A Ternary Gamma Semiring Framework for Solving Multi-Objective Network Optimization Problems

TL;DR

This paper introduces the Ternary Tropical Gamma Semiring (TTGS), a novel algebraic structure that models multi-parameter network optimization problems involving ternary dependencies, and develops an associated pathfinding algorithm.

Contribution

It generalizes tropical semirings to handle ternary interactions and provides a new algorithm, TTGS-Pathfinder, for solving multi-objective network problems with complex dependencies.

Findings

TTGS forms a well-structured algebraic foundation for multi-parameter optimization.

The TTGS-Pathfinder algorithm is correct, converges, and has a quadratic complexity.
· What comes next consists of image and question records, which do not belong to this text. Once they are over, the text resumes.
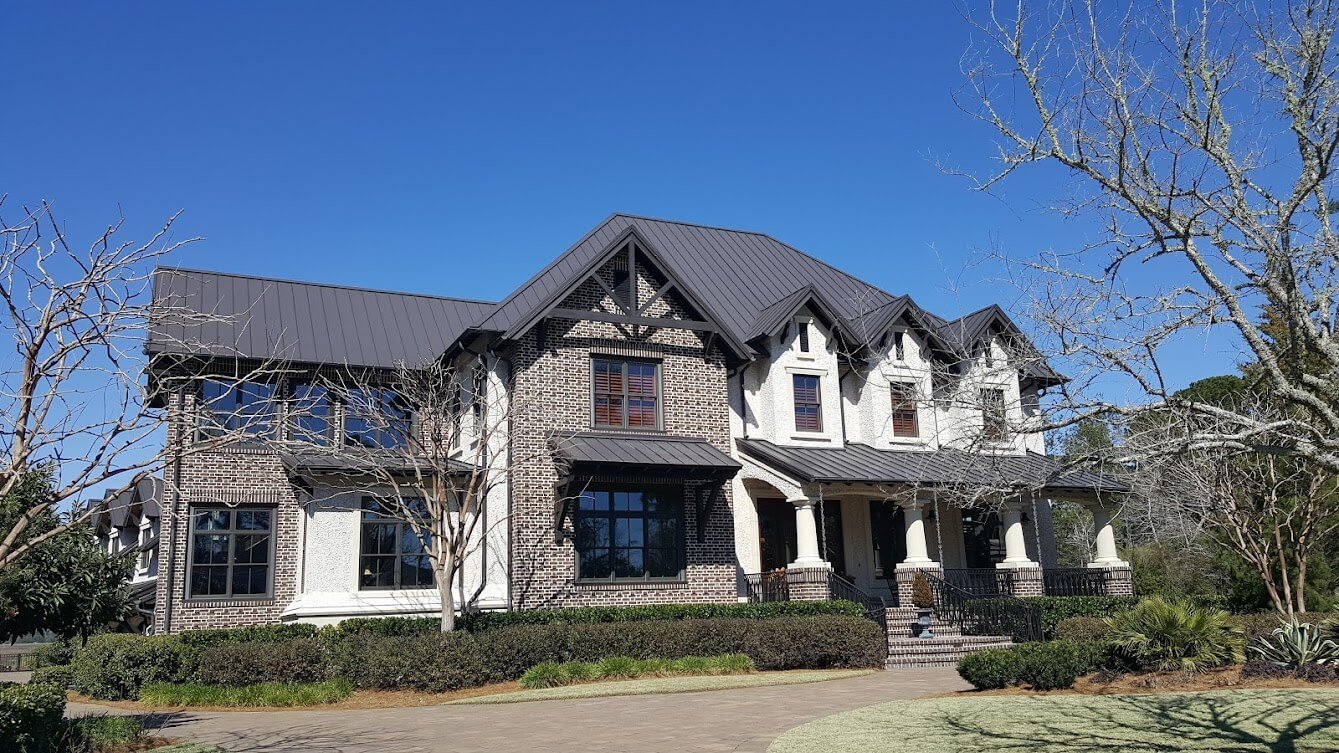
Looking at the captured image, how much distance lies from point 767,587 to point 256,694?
11573 mm

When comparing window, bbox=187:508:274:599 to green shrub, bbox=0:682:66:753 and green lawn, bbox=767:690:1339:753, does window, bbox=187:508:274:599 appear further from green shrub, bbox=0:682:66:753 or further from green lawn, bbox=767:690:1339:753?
green lawn, bbox=767:690:1339:753

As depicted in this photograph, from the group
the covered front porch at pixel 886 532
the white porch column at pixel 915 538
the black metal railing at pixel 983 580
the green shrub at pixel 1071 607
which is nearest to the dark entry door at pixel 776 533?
the covered front porch at pixel 886 532

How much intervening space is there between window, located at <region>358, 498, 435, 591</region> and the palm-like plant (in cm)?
1448

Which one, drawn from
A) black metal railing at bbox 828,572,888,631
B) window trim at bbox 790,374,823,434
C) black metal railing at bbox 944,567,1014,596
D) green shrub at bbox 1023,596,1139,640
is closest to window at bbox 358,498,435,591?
black metal railing at bbox 828,572,888,631

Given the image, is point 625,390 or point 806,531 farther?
point 625,390

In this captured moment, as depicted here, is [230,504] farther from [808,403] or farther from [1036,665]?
[1036,665]

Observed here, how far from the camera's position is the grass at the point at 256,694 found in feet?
56.2

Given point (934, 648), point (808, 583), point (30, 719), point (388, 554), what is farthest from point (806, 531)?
point (30, 719)

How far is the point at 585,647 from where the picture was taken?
19.5 m

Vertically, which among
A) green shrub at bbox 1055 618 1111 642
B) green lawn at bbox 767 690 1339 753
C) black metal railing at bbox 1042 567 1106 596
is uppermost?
black metal railing at bbox 1042 567 1106 596

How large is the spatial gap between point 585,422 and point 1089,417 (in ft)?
50.5

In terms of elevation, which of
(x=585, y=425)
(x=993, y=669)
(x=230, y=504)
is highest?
(x=585, y=425)

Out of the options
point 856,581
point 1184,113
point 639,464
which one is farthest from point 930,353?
point 1184,113

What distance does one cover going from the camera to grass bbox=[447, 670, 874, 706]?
16641 mm
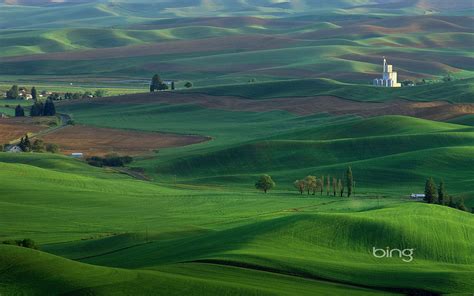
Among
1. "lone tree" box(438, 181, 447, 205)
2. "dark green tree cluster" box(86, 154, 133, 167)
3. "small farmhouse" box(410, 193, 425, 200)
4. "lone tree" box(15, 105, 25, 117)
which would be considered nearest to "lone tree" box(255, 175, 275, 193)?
"small farmhouse" box(410, 193, 425, 200)

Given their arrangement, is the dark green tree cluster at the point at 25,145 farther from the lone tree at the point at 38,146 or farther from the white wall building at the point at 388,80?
the white wall building at the point at 388,80

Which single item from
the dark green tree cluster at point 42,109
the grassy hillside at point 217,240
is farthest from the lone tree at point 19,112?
the grassy hillside at point 217,240

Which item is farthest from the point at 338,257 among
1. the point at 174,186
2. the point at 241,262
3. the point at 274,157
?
the point at 274,157

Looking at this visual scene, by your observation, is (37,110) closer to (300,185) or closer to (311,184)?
(300,185)

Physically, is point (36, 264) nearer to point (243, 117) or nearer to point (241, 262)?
point (241, 262)

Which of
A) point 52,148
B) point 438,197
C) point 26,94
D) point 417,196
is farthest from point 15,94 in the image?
point 438,197

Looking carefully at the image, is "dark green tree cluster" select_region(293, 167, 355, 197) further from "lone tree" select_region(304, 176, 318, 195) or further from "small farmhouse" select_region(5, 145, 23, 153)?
"small farmhouse" select_region(5, 145, 23, 153)

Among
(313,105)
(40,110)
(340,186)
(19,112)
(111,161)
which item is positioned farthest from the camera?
(313,105)
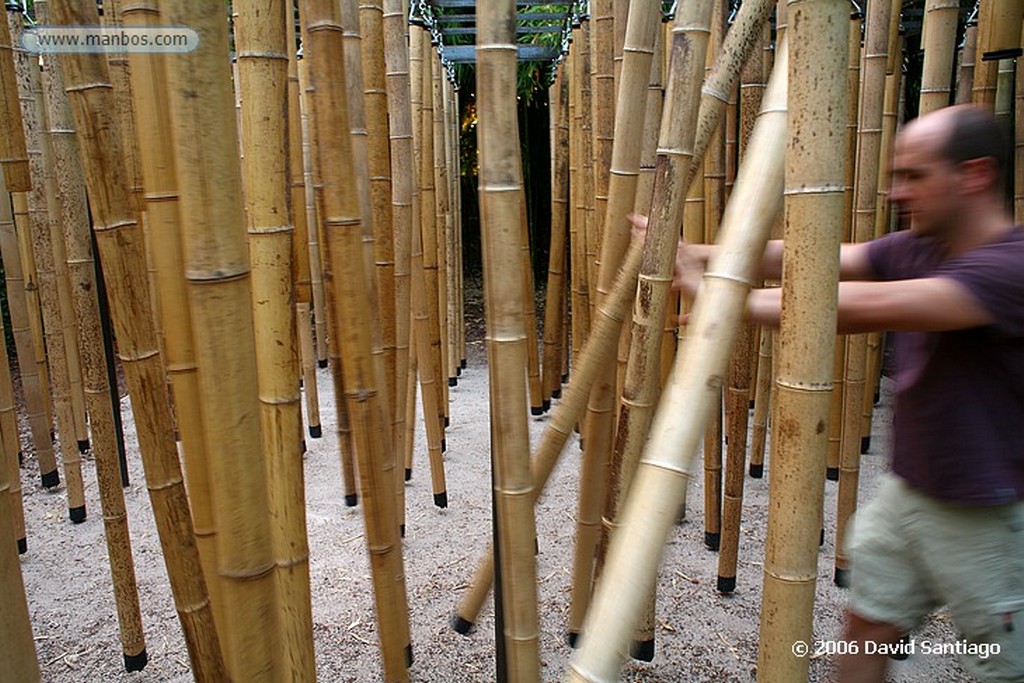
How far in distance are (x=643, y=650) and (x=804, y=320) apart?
141 centimetres

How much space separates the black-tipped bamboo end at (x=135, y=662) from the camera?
2.03 m

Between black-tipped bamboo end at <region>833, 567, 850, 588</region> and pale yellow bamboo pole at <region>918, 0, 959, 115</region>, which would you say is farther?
black-tipped bamboo end at <region>833, 567, 850, 588</region>

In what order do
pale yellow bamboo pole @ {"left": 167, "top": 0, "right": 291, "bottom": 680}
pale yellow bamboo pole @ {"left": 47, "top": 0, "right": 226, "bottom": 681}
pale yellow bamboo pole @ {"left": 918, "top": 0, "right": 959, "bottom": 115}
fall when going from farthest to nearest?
pale yellow bamboo pole @ {"left": 918, "top": 0, "right": 959, "bottom": 115} < pale yellow bamboo pole @ {"left": 47, "top": 0, "right": 226, "bottom": 681} < pale yellow bamboo pole @ {"left": 167, "top": 0, "right": 291, "bottom": 680}

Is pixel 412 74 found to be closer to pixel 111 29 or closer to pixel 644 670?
pixel 111 29

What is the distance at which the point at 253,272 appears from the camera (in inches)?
39.5

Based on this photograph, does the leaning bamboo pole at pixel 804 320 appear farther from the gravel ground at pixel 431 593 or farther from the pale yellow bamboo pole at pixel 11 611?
the gravel ground at pixel 431 593

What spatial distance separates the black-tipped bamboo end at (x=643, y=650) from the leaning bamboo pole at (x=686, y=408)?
1.26m

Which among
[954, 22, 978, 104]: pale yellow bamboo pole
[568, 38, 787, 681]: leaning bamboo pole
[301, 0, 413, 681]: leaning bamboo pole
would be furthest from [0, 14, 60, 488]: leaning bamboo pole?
[954, 22, 978, 104]: pale yellow bamboo pole

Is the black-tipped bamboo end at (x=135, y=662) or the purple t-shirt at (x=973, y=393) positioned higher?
the purple t-shirt at (x=973, y=393)

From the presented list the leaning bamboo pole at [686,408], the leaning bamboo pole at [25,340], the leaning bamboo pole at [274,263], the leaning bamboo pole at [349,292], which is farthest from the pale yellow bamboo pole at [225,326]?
the leaning bamboo pole at [25,340]

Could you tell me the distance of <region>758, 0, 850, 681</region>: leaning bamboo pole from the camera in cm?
80

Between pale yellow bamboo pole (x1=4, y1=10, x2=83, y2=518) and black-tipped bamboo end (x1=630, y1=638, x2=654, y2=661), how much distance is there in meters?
2.06

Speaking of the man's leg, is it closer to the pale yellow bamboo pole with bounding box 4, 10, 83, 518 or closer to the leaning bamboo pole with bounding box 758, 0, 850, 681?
the leaning bamboo pole with bounding box 758, 0, 850, 681

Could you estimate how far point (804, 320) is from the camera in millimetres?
846
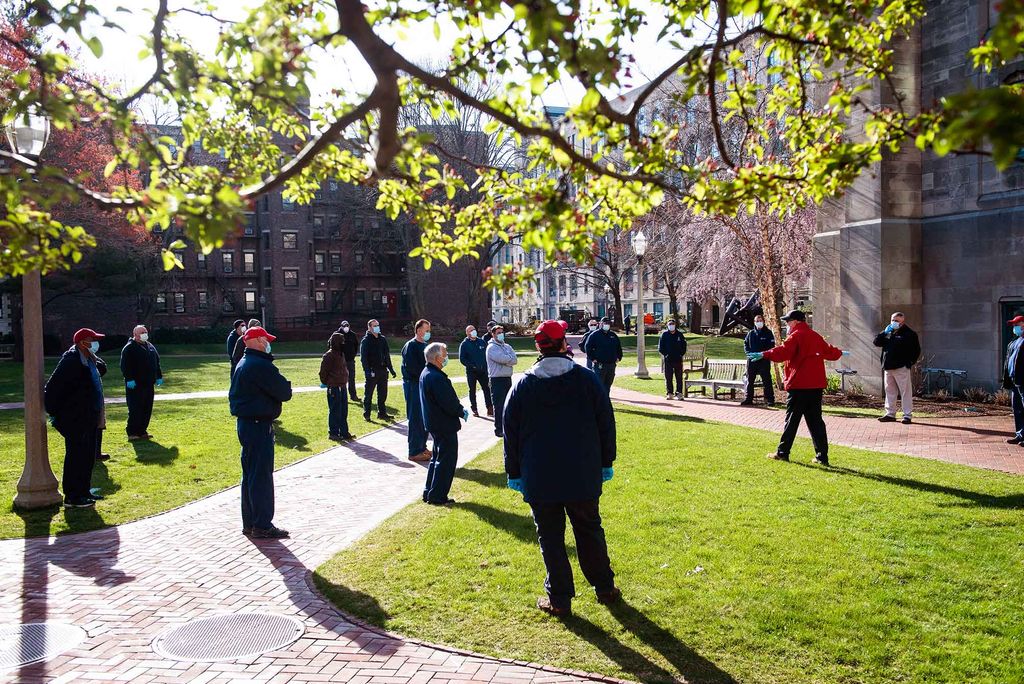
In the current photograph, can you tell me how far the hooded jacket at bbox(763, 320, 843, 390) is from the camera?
10.2 m

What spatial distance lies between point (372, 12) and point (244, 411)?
392cm

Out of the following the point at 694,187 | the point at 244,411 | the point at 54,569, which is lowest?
the point at 54,569

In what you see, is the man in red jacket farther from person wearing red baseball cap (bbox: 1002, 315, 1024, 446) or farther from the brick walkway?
person wearing red baseball cap (bbox: 1002, 315, 1024, 446)

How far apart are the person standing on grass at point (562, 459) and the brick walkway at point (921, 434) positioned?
6.26 meters

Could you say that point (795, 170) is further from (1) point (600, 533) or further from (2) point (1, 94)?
(2) point (1, 94)

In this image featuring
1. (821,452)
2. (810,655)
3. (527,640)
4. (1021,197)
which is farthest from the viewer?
(1021,197)

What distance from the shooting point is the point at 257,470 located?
25.6 feet

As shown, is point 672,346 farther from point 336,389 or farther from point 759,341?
point 336,389

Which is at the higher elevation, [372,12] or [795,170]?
[372,12]

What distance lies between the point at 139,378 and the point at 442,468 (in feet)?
24.0

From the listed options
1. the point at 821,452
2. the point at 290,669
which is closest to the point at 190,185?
the point at 290,669

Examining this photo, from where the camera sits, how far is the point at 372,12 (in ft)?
19.0

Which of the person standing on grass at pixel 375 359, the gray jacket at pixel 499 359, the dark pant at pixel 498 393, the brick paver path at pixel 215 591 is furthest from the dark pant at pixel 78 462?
the person standing on grass at pixel 375 359

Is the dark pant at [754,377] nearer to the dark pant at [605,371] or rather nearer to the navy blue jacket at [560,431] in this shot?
the dark pant at [605,371]
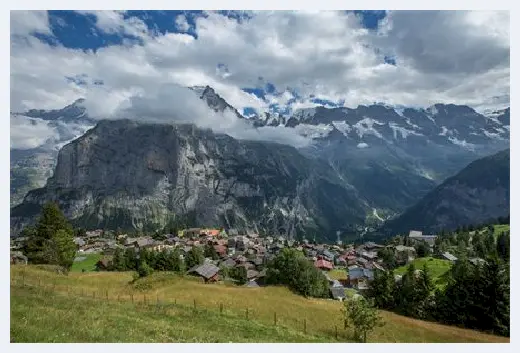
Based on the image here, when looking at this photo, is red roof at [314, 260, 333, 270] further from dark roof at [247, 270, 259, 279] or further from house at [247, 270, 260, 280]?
dark roof at [247, 270, 259, 279]

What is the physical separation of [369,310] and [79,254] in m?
160

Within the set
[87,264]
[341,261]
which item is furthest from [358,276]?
[87,264]

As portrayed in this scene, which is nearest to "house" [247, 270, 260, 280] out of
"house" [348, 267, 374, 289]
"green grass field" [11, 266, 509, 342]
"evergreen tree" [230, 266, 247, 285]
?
"evergreen tree" [230, 266, 247, 285]

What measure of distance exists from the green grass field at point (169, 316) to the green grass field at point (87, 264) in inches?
3155

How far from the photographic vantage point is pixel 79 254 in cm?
17362

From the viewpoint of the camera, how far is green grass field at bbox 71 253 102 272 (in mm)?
139500

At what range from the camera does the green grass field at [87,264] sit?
140 m

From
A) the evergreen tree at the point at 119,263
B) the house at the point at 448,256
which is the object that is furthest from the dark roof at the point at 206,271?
the house at the point at 448,256

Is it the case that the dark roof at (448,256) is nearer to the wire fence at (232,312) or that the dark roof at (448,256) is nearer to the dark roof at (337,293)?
the dark roof at (337,293)

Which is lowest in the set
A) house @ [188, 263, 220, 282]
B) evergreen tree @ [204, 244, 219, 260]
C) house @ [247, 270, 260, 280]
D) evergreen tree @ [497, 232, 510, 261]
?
house @ [247, 270, 260, 280]

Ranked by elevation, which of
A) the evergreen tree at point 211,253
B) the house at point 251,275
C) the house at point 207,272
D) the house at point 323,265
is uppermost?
the house at point 207,272

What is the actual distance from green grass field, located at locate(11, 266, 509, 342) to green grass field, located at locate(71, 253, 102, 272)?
8013cm

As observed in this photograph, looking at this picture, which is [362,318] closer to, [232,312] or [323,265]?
[232,312]
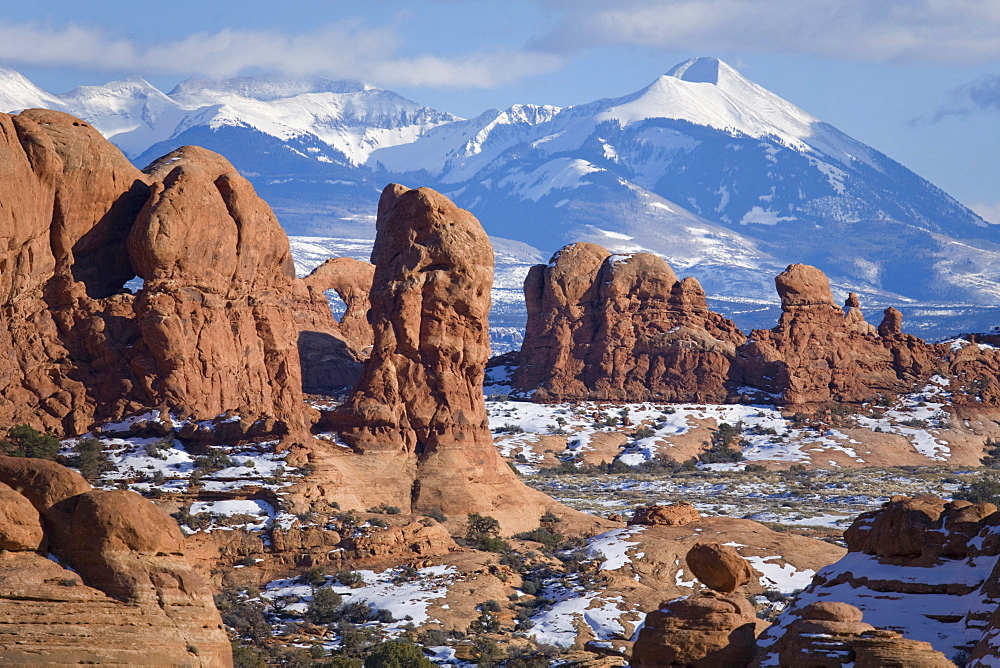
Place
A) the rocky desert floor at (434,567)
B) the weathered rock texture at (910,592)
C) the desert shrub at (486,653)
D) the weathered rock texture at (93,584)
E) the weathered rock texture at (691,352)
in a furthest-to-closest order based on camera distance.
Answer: the weathered rock texture at (691,352)
the rocky desert floor at (434,567)
the desert shrub at (486,653)
the weathered rock texture at (910,592)
the weathered rock texture at (93,584)

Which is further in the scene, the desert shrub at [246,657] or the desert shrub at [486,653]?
the desert shrub at [486,653]

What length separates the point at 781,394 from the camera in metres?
90.6

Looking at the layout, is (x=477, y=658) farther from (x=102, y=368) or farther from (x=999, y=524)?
(x=102, y=368)

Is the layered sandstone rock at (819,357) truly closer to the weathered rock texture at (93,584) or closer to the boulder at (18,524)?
the weathered rock texture at (93,584)

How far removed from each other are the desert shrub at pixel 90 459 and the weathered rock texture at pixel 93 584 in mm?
21881

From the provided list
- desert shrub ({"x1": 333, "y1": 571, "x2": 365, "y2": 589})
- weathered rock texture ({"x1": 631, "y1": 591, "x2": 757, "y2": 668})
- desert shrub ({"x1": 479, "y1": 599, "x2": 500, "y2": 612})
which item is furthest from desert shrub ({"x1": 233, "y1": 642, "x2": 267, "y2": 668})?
weathered rock texture ({"x1": 631, "y1": 591, "x2": 757, "y2": 668})

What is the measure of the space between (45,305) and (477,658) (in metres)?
18.6

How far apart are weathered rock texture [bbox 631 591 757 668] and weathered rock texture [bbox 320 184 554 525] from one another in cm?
2267

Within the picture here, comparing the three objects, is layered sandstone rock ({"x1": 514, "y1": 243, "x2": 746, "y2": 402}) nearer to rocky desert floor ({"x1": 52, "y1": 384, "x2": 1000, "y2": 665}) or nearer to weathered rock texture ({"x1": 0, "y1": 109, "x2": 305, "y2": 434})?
rocky desert floor ({"x1": 52, "y1": 384, "x2": 1000, "y2": 665})

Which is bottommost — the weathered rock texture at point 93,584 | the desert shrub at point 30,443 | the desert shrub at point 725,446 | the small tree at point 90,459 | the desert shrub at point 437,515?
the desert shrub at point 725,446

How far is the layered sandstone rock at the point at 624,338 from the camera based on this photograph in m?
91.2

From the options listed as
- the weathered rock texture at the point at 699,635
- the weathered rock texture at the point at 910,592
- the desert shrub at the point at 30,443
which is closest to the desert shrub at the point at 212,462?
the desert shrub at the point at 30,443

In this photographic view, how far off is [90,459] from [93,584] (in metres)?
24.1

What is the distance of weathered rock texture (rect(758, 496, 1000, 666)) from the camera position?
22141 mm
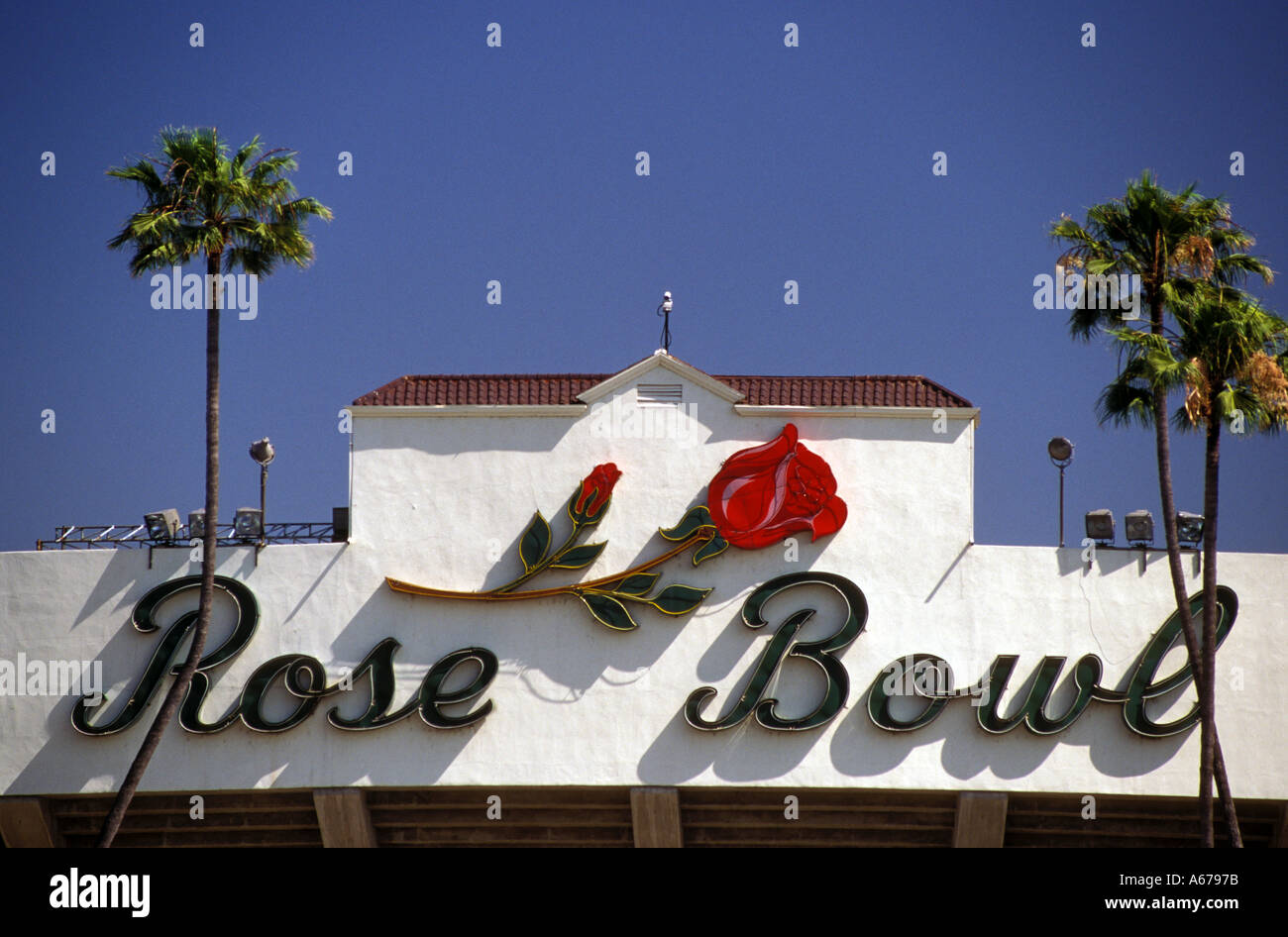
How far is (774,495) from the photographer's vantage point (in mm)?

Applications show TTGS effectively models systems with triadic cost interactions.

Abstract

Classical shortest-path methods rely on binary tropical semirings $(\min,+)$, whose dyadic structure limits them to pairwise cost interactions. However, many real-world systems, including logistics, supply chains, communication networks, and reliability-aware infrastructures, exhibit inherently ternary dependencies among cost, time, and risk that cannot be decomposed into pairwise components. This paper introduces the \emph{Ternary Tropical Gamma Semiring} (TTGS), a $\Gamma$-indexed algebraic structure that generalizes tropical semirings by replacing binary additive composition with a non-separable ternary operator. We establish the axioms of TTGS, prove associativity, distributivity, and monotonicity, and show that TTGS forms a well-structured foundation for multi-parameter optimization. Building on this framework, we develop TTGS-Pathfinder, a ternary analogue of the Bellman--Ford algorithm. We derive its dynamic-programming recurrence, prove correctness through an invariant-based argument, analyze convergence under the TTGS order, and obtain an $O(n^2 m)$ complexity bound. Applications demonstrate that TTGS naturally models systems whose behaviour depends on triadic cost interactions, offering a principled alternative to binary tropical, vector, or scalarized multi-objective methods.